Exercise task
Please switch every "wooden boat" in the listing below to "wooden vessel" and give the listing again with all else unchanged, leaving the pictures out.

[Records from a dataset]
--

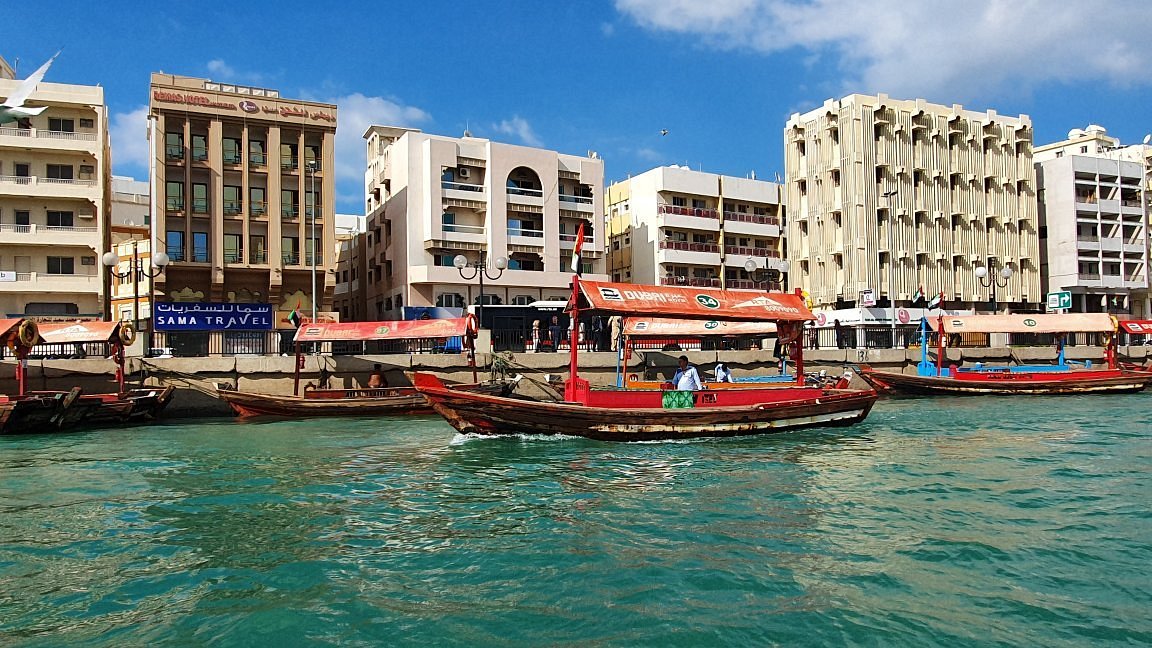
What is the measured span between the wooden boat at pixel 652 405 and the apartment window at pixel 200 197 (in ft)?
88.1

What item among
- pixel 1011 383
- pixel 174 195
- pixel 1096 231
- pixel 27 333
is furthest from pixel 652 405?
pixel 1096 231

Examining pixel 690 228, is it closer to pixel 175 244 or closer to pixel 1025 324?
pixel 1025 324

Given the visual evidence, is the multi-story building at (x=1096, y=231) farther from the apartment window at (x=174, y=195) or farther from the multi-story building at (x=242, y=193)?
the apartment window at (x=174, y=195)

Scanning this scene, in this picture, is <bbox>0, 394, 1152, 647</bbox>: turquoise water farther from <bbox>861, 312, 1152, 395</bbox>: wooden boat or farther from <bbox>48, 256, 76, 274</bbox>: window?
<bbox>48, 256, 76, 274</bbox>: window

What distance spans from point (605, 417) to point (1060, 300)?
48.6 metres

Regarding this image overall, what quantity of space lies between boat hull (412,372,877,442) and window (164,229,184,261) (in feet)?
87.9

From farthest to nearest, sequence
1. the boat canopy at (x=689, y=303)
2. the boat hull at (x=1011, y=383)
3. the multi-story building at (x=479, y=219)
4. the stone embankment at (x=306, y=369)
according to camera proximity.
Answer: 1. the multi-story building at (x=479, y=219)
2. the boat hull at (x=1011, y=383)
3. the stone embankment at (x=306, y=369)
4. the boat canopy at (x=689, y=303)

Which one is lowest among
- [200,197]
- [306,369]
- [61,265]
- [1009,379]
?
[1009,379]

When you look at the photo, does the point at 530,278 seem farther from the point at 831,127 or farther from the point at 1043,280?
the point at 1043,280

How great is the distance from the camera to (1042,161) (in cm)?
6091

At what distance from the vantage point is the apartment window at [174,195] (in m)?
38.9

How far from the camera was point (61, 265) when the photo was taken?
1554 inches

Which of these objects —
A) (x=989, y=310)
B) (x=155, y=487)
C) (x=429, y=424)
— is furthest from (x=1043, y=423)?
(x=989, y=310)

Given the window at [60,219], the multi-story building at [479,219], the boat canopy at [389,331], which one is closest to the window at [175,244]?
the window at [60,219]
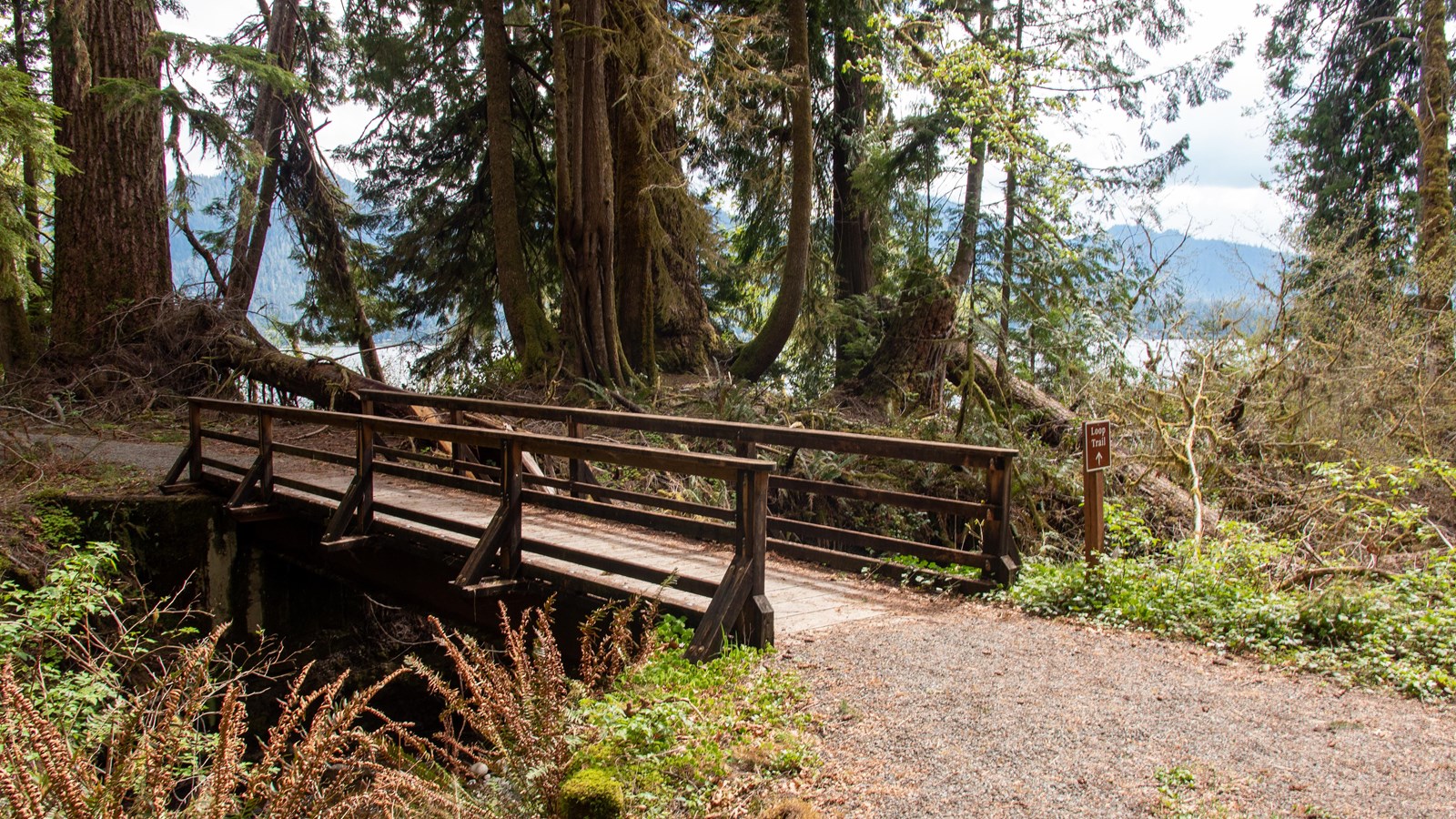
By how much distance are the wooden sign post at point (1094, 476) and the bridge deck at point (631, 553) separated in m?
1.45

--

Result of this exercise
What is the measured span between the wooden vessel at pixel 652 405 and the apartment window at pixel 200 197 (in ft)?
88.1

What item among
- pixel 1011 383
- pixel 174 195
- pixel 1096 231
- pixel 27 333
is furthest from pixel 652 405?
pixel 1096 231

Examining pixel 690 228, is it closer to pixel 175 244 or closer to pixel 1025 324?
pixel 1025 324

Given the visual evidence, is the multi-story building at (x=1096, y=231) farther from the apartment window at (x=174, y=195) or farther from the multi-story building at (x=242, y=193)?
the apartment window at (x=174, y=195)

Scanning this scene, in this picture, is <bbox>0, 394, 1152, 647</bbox>: turquoise water farther from <bbox>861, 312, 1152, 395</bbox>: wooden vessel or farther from <bbox>48, 256, 76, 274</bbox>: window?
<bbox>48, 256, 76, 274</bbox>: window

What distance spans from point (605, 417) to point (1060, 300)?
48.6 metres

Regarding this image overall, what quantity of space lies between boat hull (412,372,877,442) and window (164,229,184,261) (in feet)?
87.9

From farthest to nearest, sequence
1. the boat canopy at (x=689, y=303)
2. the boat hull at (x=1011, y=383)
3. the multi-story building at (x=479, y=219)
4. the stone embankment at (x=306, y=369)
according to camera proximity.
Answer: 1. the multi-story building at (x=479, y=219)
2. the boat hull at (x=1011, y=383)
3. the stone embankment at (x=306, y=369)
4. the boat canopy at (x=689, y=303)

Which one is lowest among
- [200,197]
- [306,369]
- [61,265]
- [1009,379]
?
[1009,379]

When you look at the photo, does the point at 530,278 seem farther from the point at 831,127 or farther from the point at 1043,280?
the point at 1043,280

How great is the distance from the camera to (1042,161) (in cm)?
6091

At what distance from the vantage point is the apartment window at [174,195] (in m)?
38.9

How far from the camera was point (61, 265) when the photo was taken?
1554 inches

Which of these objects —
A) (x=989, y=310)
B) (x=155, y=487)
C) (x=429, y=424)
— is furthest from (x=1043, y=423)?
(x=989, y=310)

Given the window at [60,219], the multi-story building at [479,219], the boat canopy at [389,331], which one is closest to the window at [175,244]?
the window at [60,219]
By how much distance are the wooden sign post at point (1094, 476) and the bridge deck at point (631, 553) separated in m?
1.45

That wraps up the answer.